- Exercise passage
%%

The Department of Education announced earlier this week that schools and nurseries in England would be required to close to the majority of pupils as part of measures to tackle the spread of coronavirus.
However, most city schools will remain open to the children of 'critical workers', such as NHS staff, police and delivery drivers, and for vulnerable children and those with the most complex special educational needs, to ensure that essential services can continue to function.
A list of ‘critical workers’ whose children may need to continue to attend school was published by the Government last night and schools are in the process of identifying which children this applies to.
Councillor Dr Michael Hardacre, the City of Wolverhampton Council's Cabinet Member for Education and Skills, said: "While the measures announced by the Government this week are clearly necessary, it is going to put a great deal of additional pressure on families.
"We estimate that around 10% of children in Wolverhampton will continue to attend school in the coming weeks, and we will support local schools to continue to deliver this provision.
“It’s important to stress that children should only attend school if they absolutely need to – that is, if their parents are critical workers who need to be involved in the national effort around coronavirus, or if the children themselves are going to be safer in, rather than out of, school.
“For the families of the 90% or so of children who will not be attending school for the foreseeable future, we appreciate the closures will present significant issues, particularly for working parents and around matters such as childcare.
"The advice is to not ask grandparents who are aged 70 or over to help out with childcare, because of their particular vulnerability to the virus, and so many parents will have little choice but to take time off work or work more flexible or reduced hours in order to look after their children at home.
“I would urge anyone in this situation to speak to their employer as a matter of urgency to discuss what options or support may be available to enable them to do this.

%%

- The data
%%

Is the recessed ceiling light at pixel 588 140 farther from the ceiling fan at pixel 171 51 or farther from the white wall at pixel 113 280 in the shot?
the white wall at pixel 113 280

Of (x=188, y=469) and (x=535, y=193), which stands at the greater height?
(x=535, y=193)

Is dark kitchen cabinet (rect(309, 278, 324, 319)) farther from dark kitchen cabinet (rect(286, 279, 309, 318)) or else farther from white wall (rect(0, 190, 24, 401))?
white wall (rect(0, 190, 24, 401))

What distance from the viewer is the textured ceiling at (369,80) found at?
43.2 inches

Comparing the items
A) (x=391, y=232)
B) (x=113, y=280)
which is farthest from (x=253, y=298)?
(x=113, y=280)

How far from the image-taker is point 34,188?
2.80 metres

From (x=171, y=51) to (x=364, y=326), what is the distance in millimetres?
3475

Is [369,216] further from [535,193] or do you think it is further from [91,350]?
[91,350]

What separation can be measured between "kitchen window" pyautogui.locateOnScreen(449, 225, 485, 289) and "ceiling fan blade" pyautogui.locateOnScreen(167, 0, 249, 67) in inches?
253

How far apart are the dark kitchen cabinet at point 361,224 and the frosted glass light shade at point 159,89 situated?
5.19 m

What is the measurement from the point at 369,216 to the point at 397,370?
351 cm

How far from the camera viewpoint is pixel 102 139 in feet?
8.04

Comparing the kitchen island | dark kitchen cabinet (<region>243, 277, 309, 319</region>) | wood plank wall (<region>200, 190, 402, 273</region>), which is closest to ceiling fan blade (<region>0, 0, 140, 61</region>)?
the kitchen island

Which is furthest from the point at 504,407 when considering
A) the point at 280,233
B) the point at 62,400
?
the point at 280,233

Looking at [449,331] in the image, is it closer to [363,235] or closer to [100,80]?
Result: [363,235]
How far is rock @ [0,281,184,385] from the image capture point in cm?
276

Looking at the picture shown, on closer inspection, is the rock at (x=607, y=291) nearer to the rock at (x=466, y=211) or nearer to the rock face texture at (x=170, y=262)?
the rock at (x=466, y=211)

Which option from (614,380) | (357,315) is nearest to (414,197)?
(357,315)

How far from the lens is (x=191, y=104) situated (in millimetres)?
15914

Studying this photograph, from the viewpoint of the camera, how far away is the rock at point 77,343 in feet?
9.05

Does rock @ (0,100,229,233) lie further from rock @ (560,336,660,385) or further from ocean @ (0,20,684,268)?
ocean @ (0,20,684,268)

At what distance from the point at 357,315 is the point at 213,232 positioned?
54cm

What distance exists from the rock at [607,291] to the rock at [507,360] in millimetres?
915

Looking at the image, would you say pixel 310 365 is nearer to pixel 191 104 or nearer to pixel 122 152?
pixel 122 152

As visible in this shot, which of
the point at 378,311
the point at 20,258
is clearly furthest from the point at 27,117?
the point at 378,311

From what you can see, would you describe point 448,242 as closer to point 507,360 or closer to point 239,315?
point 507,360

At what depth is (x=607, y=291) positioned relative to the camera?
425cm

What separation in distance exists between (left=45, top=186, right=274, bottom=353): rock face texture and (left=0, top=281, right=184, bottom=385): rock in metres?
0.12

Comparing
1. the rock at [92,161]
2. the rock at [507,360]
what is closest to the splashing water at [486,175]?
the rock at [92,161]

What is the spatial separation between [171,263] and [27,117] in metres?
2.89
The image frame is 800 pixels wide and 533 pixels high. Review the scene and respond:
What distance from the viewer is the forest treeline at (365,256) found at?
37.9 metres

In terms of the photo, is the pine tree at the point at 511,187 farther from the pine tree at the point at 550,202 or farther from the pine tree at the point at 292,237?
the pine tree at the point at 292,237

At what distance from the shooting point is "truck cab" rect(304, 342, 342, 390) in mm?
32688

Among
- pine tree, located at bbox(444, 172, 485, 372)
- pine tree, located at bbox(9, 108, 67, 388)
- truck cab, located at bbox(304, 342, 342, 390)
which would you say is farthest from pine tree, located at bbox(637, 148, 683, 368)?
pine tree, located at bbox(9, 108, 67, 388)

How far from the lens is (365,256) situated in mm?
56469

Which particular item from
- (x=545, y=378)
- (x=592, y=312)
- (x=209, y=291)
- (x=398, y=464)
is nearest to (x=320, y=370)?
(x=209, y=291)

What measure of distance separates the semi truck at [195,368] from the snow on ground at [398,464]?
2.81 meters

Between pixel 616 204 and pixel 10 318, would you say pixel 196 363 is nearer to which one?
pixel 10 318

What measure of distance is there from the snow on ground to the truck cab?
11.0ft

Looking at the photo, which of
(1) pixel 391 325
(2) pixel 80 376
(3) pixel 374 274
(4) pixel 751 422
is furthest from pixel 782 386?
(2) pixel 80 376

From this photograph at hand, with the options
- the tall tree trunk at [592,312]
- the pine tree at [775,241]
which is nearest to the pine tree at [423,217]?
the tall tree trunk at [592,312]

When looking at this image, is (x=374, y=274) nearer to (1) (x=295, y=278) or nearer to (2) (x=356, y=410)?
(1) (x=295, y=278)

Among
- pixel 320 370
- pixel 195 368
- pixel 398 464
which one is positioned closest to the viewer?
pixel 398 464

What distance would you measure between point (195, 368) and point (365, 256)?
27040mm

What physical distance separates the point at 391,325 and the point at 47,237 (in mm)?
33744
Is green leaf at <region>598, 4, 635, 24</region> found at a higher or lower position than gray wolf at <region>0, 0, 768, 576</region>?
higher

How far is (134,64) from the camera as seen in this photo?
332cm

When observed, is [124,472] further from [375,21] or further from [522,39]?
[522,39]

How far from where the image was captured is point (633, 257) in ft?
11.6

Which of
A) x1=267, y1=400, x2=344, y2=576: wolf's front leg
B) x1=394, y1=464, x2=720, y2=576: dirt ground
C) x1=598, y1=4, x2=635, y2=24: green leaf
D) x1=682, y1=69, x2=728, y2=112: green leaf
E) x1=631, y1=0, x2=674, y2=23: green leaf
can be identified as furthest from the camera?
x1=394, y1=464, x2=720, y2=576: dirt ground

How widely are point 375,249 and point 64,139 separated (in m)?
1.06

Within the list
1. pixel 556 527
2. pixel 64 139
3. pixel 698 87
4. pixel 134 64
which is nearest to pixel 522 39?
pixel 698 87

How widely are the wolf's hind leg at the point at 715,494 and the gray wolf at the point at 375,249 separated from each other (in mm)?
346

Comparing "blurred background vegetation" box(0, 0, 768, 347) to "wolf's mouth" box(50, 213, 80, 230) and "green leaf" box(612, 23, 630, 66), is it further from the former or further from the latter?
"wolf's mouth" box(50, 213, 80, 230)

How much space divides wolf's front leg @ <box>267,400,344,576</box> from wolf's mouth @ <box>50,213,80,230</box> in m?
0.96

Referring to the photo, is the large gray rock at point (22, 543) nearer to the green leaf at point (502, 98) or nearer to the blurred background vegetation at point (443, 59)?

%%

- What to work on
1. List every example of a critical worker that the text on school closures names.
2. Summarize the text on school closures in two sentences.
3. Proceed with the text on school closures from the point where it stops.

- Results of the exercise
1. NHS staff, police, delivery drivers

2. The Department of Education announced that schools and nurseries in England would close to most pupils to tackle the spread of coronavirus, but most city schools will stay open for the children of critical workers, vulnerable children and those with the most complex special educational needs. Councillor Dr Michael Hardacre of the City of Wolverhampton Council said that around 10% of children in Wolverhampton would keep attending, stressed that children should attend only if they absolutely need to, and urged parents who must look after children at home to speak to their employers urgently.

3.
"Parents will be keen to do all they can to ensure their children can continue to learn while their school is closed, and I know that teachers at our city's schools have been incredibly busy developing homework packs and providing families with links to online resources which can help parents to home educate.”
As well as materials provided by individual schools, there's a wide range of resources available online, and many e-learning platforms are offering their resources free of charge while schools are closed. The BBC is also developing resources to keep children stimulated over the coming weeks.
It's also important that parents do all they can to keep their children active while home learning. Like everyone else, they are subject the social distancing measures which have been announced by the Government, meaning many activities will have to be home based. However, they can still get fresh air and exercise at places like the local park, as long as they take extra care.
The Government has said that low income families whose children are eligible for free school meals will be offered vouchers or meals at home, even if they are no longer attending school due to coronavirus.
The Government has advised that it will not be going ahead with primary school assessments or secondary examinations this summer, or publishing performance tables. It is also working with schools and the regulator Ofqual to ensure children get the qualifications they need.
Councillor Hardacre added: "These are extraordinary times and they require an extraordinary response – and I would like to place on record my thanks, and that of the council, to our city’s children, families, school leaders, teachers and everyone working in the education sector for their incredible efforts so far, and in the coming days and weeks."